> GIVEN PASSAGE
XTR-onnx / README.md
mtbarta's picture
update base model
0dab98b
metadata
base_model: google/xtr-base-en
license: apache-2.0
tags:
  - arxiv:2304.01982

XTR-ONNX

This model is google's XTR-base-en model exported to ONNX format.

original XTR model: https://huggingface.co/google/xtr-base-en

Given a max length input of 512, this model will output a 128 dimensional vector for each token.

XTR's demo notebook uses only one special token -- EOS.

Using this model

This model can be plugged into LintDB to index data into a database.

In LintDB

# create an XTR index
config = ldb.Configuration()
config.num_subquantizers = 64
config.dim = 128
config.nbits = 4
config.quantizer_type = ldb.IndexEncoding_XTR
index = ldb.IndexIVF(f"experiments/goog", config)

# build a collection on top of the index
opts = ldb.CollectionOptions()
opts.model_file = "assets/xtr/encoder.onnx"
opts.tokenizer_file = "assets/xtr/spiece.model"

collection = ldb.Collection(index, opts)

collection.train(chunks, 50, 10)

for i, snip in enumerate(chunks):
    collection.add(0, i, snip, {'docid': f'{i}'})

Creating this model

In order to create this model, we had to combine XTR's T5 encoder model with a dense layer. Below is the code used to do this. Credit to yaman on Github for this solution.

from sentence_transformers import SentenceTransformer
from sentence_transformers import models
import torch
import torch.nn as nn
import onnx
import numpy as np
from transformers import T5EncoderModel
from pathlib import Path
from transformers import AutoTokenizer

# https://github.com/huggingface/optimum/issues/1519

class CombinedModel(nn.Module):
    def __init__(self, transformer_model, dense_model):
        super(CombinedModel, self).__init__()
        self.transformer = transformer_model
        self.dense = dense_model

    def forward(self, input_ids, attention_mask):
        outputs = self.transformer(input_ids, attention_mask=attention_mask)
        token_embeddings = outputs['last_hidden_state']
        return self.dense({'sentence_embedding': token_embeddings})


save_directory = "onnx/"

# Load a model from transformers and export it to ONNX
tokenizer = AutoTokenizer.from_pretrained(path)

# load the t5 base encoder model.
transformer_model = T5EncoderModel.from_pretrained(path)

dense_model = models.Dense(
    in_features=768,
    out_features=128,
    bias=False,
    activation_function= nn.Identity()
)

state_dict = torch.load(os.path.join(path, '2_Dense', dense_filename))
dense_model.load_state_dict(state_dict)

> AVAILABLE DATA
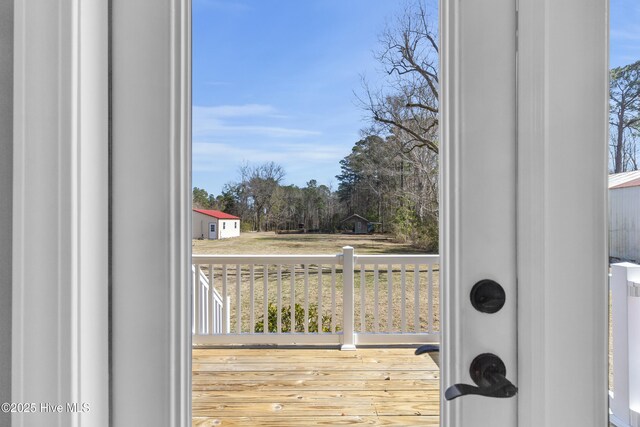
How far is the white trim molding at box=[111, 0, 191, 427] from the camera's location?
18.3 inches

> TASKS FOR THIS EXERCISE
[A] In the LintDB example of the XTR-ONNX README, list every attribute set on the config object, along with the value each is given.
[B] Write a continuation of the XTR-ONNX README, beginning after its last line.
The lines play no part in this work.

> TASK ANSWERS
[A]
- num_subquantizers: 64
- dim: 128
- nbits: 4
- quantizer_type: ldb.IndexEncoding_XTR

[B]
model = CombinedModel(transformer_model, dense_model)

model.eval()

input_text = "Who founded google"
inputs = tokenizer(input_text, padding='longest', truncation=True, max_length=128, return_tensors='pt')

input_ids = inputs['input_ids']
attention_mask = inputs['attention_mask']

torch.onnx.export(
    model,
    (input_ids, attention_mask),
    "combined_model.onnx",
    export_params=True,
    opset_version=17,
    do_constant_folding=True,
    input_names = ['input_ids', 'attention_mask'],
    output_names = ['contextual'],
    dynamic_axes={
        'input_ids': {0 : 'batch_size', 1: 'seq_length'},    # variable length axes
        'attention_mask': {0 : 'batch_size', 1: 'seq_length'},
        'contextual' : {0 : 'batch_size', 1: 'seq_length'}
    }
)

onnx.checker.check_model("combined_model.onnx")

combined_model = onnx.load("combined_model.onnx")

import onnxruntime as ort
ort_session = ort.InferenceSession("combined_model.onnx")
output = ort_session.run(None, {'input_ids': input_ids.numpy(), 'attention_mask': attention_mask.numpy()})


# Run the PyTorch model
pytorch_output =  model(input_ids, attention_mask)
print(pytorch_output['sentence_embedding'])

print(output[0])
# Compare the outputs
# print("Are the outputs close?", np.allclose(pytorch_output.detach().numpy(), output[0], atol=1e-6))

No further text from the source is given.